In a way that one sentence says way to much about your prejudices and width
of view.


It's not a prejudice, Arny. If anything, it is a "postjudice", if, indeed, there were such
a word. I've heard this stuff all my life, and I've always loathed it. Even as a teen,
I eschewed it. You call it a prejudice and a narrow width of view, I call it "good taste."
8^)

It shows that you perceive rock-and-roll as not being part of your life even
though its actually so pervasive that it is such a big part of your life
that you apparently can't restrain yourself from knocking it and trying to
separate yourself from it seemingly every change you get.


You certainly can't avoid it. It IS, as you say, very pervasive. I hear it in the
supermarket, coming from other peoples' apartments, their cars on the street
etc. It's even used as theme songs for popular TV shows. I feel that your right
to contribute to the downfall of Western Civilization by listening to this crap,
ends where my ears begin.

You seem
to see my attack on the use of rock music as an evaluation tool as an
attack on the music itself in spite of the fact that I've said over and
over that my personal disdain for the genre has nothing to do with my
assessment of it as a tool for reviewers.
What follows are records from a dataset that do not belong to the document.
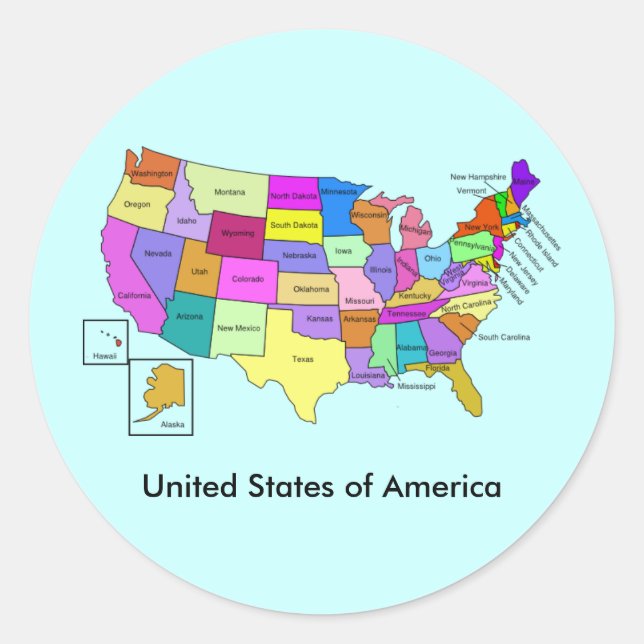 Karte der USA Runder Aufkleber (Vorderseite)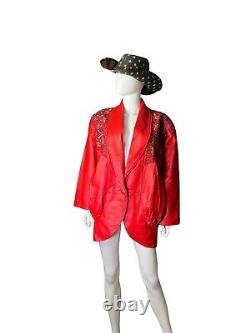 Veste en cuir d'agneau rouge brodée Glam des années 80 pour femme style punk rockabilly taille M/L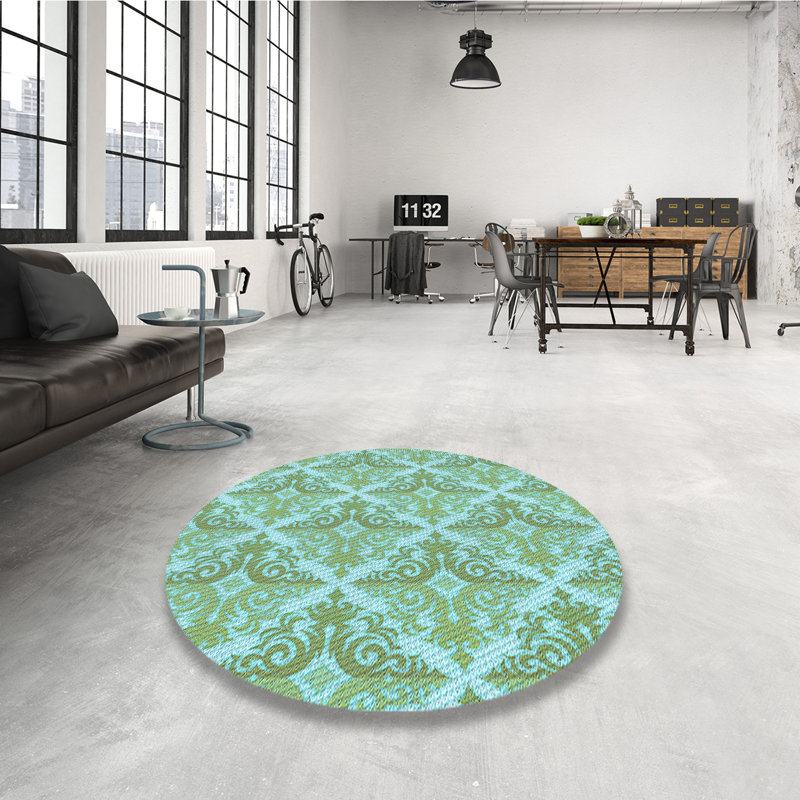 Tapis bleu clair en laine Damask, Rond 3 pi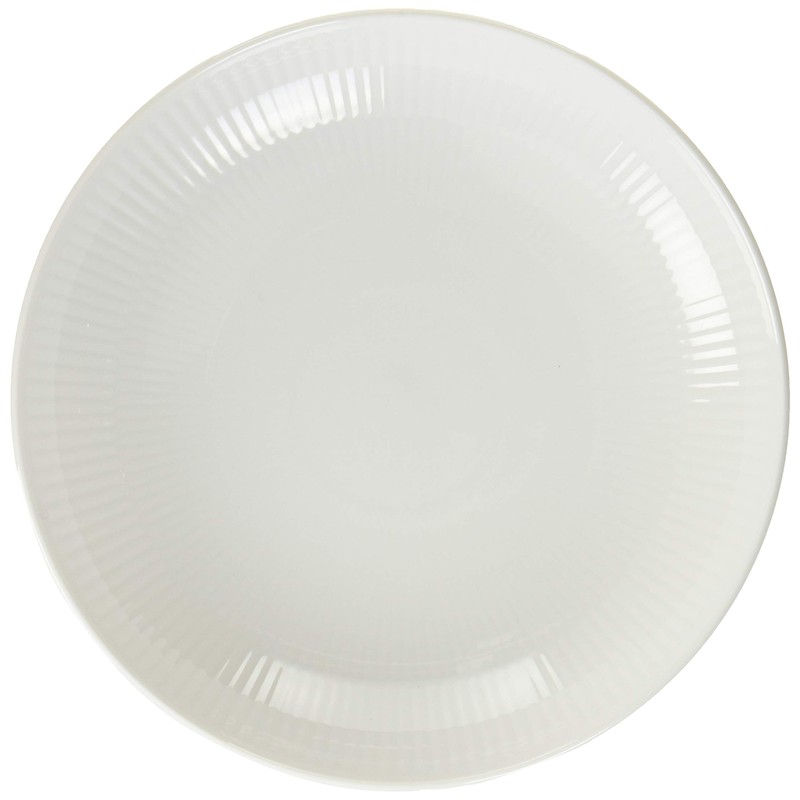 Royal Copenhagen 1016944 White Fluted Plate, 7.9 inches (20 cm),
Denial ain't just a river in Egypt and absence of evidence is not the same
as evidence of absence.


I think I've explained myself sufficiently for most people to realize that my
criteria for evaluation is not based on genre, but rather in recording
practices associated with some genres. Apparently, you haven't been following
this thread too closely, or you too would have gathered that.

And remember, I also include
"pop" in that criticism which includes country-and-western, as well as
most jazz.


More evidence of an incredibly narrow and short-sighted viewpoint.


What can I tell you? Studio-produced music is studio produced music. The above
statement by me is merely more evidence that my criticism is with the production
processes, not the music itself.

I like jazz and I listen to it, but I wouldn't use it solely
as a review tool.


Since so many people listen to rock, jazz, country western, and pop its hard
to explain how one can review audio gear without sampling them.


It's easy. I use acoustical instruments playing in real space where the space the
instruments occupy is captured stereophonically, not just the instrument itself
captured monophonically and pan-potted into a "sound stage".

One could argue that these genres are actually so similar in terms of
technical requirements for good reproduction that using any of them is
analogous with using all of them, but that doesn't seem to be the thrust of
the comments I'm responding to.


That's true. It why I lump them together as "pop".